→ Exercise instructions:
1/ According to the Russian arbitration case summary, which country is the buyer from?
2/ Translate this sentence from the Russian arbitration case summary into Spanish: "The conclusion of the Tribunal, as it is stated in the judgment, is based on the literal interpretation of this agreement of the parties in compliance with art. 431 of the Russian Civil Code."

→ Extract provided:

Russia 12 April 2004 Arbitration proceeding 11/2003 [translation available]
[Cite as: http://cisgw3.law.pace.edu/cases/040412r1.html]
DATE OF DECISION:
CASE NUMBER/DOCKET NUMBER: 11/2003
CASE HISTORY: Unavailable
SELLER'S COUNTRY: Russian Federation (respondent)
BUYER'S COUNTRY: Kazakhstan (claimant)
GOODS INVOLVED: [-]
APPLICATION OF CISG: The contract states that "all disputes and disagreements are to be settled on the basis of actual legislation of the Russian Federation". Because the reference is to Russian legislation, as opposed to, for example, Russian law, the Tribunal construed this as an exclusion of the Convention.
APPLICABLE CISG PROVISIONS AND ISSUES
Key CISG provisions at issue:
Classification of issues using UNCITRAL classification code numbers:
6A [Choice of law: exclusion of Convention by contract]
6A [Choice of law: exclusion of Convention by contract]
CITATIONS TO ABSTRACTS OF DECISION
(a) UNCITRAL abstract: Unavailable
(b) Other abstracts
CITATIONS TO TEXT OF DECISION
Original language (Russian): Rozenberg, Praktika of Mezhdunarodnogo kommercheskogo arbitrazhnogo suda pri TPP RF za 2004 g. [Practice of the International Commercial Arbitration Tribunal at the Russian Federation Chamber of Commerce and Industry for 2004] Moscow (2005) No. 18 [136-138]
Translation (English): Text presented below
CITATIONS TO COMMENTS ON DECISION
UnavailableGo to Case Table of Contents
Queen Mary Case Translation Programme
Translation [*] by Gayane Nuridzhanyan [**]
I. SUMMARY OF RULING
1.1 Indication in the sale and purchase contract that disputes arising from it are settled on the basis of Russian legislation is considered to imply existence of the agreement on application of Russian legislation (not Russian law), which excludes application of the Vienna Convention of 1980 to the relations of the parties. The conclusion of the Tribunal, as it is stated in the judgment, is based on the literal interpretation of this agreement of the parties in compliance with art. 431 of the Russian Civil Code.

→ Data extract:
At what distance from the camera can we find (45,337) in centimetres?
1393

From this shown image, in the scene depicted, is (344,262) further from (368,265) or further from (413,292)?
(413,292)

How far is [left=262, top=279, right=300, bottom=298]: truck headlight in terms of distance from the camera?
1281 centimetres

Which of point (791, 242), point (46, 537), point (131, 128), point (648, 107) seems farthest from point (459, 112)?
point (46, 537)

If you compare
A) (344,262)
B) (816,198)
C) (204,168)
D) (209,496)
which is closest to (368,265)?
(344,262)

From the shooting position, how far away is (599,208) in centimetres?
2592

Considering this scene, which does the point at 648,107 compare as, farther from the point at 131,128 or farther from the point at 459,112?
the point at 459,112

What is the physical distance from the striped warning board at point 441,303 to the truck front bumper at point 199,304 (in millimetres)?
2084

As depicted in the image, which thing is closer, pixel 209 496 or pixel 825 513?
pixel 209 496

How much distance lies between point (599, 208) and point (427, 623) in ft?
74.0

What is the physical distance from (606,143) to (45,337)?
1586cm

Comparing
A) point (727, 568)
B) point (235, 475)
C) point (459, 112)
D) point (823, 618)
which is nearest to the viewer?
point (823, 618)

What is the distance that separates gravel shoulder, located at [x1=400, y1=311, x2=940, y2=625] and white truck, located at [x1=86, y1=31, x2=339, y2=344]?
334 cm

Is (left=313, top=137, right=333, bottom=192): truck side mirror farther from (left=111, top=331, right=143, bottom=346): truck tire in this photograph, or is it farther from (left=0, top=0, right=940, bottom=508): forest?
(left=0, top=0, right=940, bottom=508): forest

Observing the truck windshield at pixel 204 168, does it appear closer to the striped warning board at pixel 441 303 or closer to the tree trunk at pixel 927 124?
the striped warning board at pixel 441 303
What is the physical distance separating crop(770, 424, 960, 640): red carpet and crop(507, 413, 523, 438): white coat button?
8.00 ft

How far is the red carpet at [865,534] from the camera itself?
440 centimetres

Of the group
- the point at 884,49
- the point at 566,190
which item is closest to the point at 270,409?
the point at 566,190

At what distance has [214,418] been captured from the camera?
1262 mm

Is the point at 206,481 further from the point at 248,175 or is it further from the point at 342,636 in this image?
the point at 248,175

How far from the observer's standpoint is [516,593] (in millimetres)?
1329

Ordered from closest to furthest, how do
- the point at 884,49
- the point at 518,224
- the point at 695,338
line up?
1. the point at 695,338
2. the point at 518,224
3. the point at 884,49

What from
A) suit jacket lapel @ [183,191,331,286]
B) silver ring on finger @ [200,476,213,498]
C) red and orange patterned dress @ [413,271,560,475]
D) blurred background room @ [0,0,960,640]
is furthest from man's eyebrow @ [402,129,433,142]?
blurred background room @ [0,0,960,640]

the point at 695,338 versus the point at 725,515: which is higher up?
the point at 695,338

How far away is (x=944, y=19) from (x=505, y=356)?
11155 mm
* * *
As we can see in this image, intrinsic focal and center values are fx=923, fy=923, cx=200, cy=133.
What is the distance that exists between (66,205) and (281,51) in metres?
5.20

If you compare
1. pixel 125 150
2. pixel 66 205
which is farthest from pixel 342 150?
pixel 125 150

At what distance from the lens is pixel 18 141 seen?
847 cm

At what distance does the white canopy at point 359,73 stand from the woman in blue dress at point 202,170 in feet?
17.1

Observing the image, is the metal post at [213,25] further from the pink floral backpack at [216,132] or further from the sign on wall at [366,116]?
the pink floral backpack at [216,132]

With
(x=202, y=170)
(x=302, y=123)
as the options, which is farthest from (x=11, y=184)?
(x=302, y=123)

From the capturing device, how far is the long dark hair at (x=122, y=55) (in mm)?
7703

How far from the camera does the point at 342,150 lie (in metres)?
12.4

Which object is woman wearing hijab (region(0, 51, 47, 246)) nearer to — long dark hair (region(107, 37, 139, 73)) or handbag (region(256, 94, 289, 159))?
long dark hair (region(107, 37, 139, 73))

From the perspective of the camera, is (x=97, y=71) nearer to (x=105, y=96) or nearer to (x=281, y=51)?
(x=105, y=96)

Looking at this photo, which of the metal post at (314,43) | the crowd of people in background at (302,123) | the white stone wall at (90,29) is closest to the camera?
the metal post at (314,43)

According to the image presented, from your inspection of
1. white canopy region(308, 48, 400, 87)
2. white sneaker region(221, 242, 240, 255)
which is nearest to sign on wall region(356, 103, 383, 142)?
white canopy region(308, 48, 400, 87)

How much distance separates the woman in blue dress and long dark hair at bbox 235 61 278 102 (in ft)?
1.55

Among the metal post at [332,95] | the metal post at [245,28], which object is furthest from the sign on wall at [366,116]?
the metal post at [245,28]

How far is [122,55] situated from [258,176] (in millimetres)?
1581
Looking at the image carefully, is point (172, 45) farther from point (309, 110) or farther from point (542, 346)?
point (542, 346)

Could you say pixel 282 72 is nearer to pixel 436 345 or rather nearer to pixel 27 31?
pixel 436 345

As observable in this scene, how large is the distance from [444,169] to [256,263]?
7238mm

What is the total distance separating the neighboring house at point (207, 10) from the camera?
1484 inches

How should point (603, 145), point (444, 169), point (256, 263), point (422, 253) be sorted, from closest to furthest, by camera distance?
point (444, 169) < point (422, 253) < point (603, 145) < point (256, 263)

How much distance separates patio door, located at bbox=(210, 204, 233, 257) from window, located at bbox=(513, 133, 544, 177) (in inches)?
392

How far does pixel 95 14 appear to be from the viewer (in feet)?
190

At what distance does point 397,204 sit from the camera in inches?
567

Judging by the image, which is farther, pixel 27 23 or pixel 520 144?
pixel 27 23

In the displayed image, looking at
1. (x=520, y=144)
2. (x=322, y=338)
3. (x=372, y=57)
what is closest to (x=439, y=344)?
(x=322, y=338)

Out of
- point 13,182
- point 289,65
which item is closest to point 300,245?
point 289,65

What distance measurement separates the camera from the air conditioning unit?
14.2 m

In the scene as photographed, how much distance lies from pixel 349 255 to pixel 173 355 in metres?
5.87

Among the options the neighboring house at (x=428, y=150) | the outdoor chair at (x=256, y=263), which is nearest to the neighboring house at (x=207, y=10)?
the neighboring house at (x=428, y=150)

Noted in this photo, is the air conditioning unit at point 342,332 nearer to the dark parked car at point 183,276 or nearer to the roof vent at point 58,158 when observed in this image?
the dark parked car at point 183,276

→ The solutions:
1/ Kazakhstan

2/ La conclusión del Tribunal, tal como se expone en la sentencia, se basa en la interpretación literal de este acuerdo de las partes de conformidad con el art. 431 del Código Civil ruso.